Ernst Erwin Oehme (18 September 1831 – 10 October 1907) was a German painter known mainly for his oils and watercolor paintings of landscapes, architectural views, genre scenes and portraits.

==Biography==
He was born in Dresden. He was son and pupil of Ernst Ferdinand Oehme, a landscape painter. He attended the Dresden Academy of Art, and for a short time worked under Ludwig Richter, after which he made an artistic tour through Germany, Switzerland, England and France. His studies of nature during his travels were the main influence on his style. He died in Blasewitz.

==Works==
He painted, in oils and watercolors, landscapes, architectural views, genre and portraits. The court theatre at Dresden was decorated by him.

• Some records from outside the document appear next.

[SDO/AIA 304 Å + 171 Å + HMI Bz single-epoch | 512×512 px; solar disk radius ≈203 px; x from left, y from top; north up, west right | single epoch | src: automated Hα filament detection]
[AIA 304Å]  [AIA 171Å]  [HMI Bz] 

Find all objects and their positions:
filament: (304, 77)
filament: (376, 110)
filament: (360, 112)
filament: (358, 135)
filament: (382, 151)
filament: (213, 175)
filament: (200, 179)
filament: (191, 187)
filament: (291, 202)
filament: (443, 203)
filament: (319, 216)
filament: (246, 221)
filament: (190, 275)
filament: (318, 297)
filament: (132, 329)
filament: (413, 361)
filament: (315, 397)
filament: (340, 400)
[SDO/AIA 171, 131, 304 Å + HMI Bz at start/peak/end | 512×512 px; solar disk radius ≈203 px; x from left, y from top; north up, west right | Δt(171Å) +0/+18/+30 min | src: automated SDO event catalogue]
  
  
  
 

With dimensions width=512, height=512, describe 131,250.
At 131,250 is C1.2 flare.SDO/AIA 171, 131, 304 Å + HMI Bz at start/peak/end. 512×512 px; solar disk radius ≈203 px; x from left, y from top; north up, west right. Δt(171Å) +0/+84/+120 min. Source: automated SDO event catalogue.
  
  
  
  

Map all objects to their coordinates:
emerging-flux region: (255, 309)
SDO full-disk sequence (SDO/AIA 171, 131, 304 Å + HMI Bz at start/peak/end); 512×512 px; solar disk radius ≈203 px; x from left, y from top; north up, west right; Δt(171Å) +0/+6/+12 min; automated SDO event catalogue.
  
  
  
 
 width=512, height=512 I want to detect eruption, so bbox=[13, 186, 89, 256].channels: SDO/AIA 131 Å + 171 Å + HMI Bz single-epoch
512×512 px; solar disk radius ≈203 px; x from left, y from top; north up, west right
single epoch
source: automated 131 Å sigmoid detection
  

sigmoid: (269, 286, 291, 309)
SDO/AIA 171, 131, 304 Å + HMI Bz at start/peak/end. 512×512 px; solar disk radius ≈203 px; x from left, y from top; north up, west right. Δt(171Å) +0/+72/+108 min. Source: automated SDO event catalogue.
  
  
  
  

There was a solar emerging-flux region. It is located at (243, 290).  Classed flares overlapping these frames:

For several royal palaces, he painted a series of tapestries in watercolor, in imitation of Gobelin tapestry.

In 1877 he executed three mural paintings representing the Rape of the Saxon Princes in 1415 in the banquet hall of the Albrechtsburg at Meissen, and in 1887–1889 painted the Declaration of Venezuela's Independence by Bolivar, a picture in heroic size for the House of Parliament at Caracas. For Queen Carola of Saxony, he produced a collection of views of Compiègne. Other notable works include Funeral in Spreewald, Stone Quarry in Saxon Switzerland, Bear Hunt (in watercolor) and The Valley of Montafont.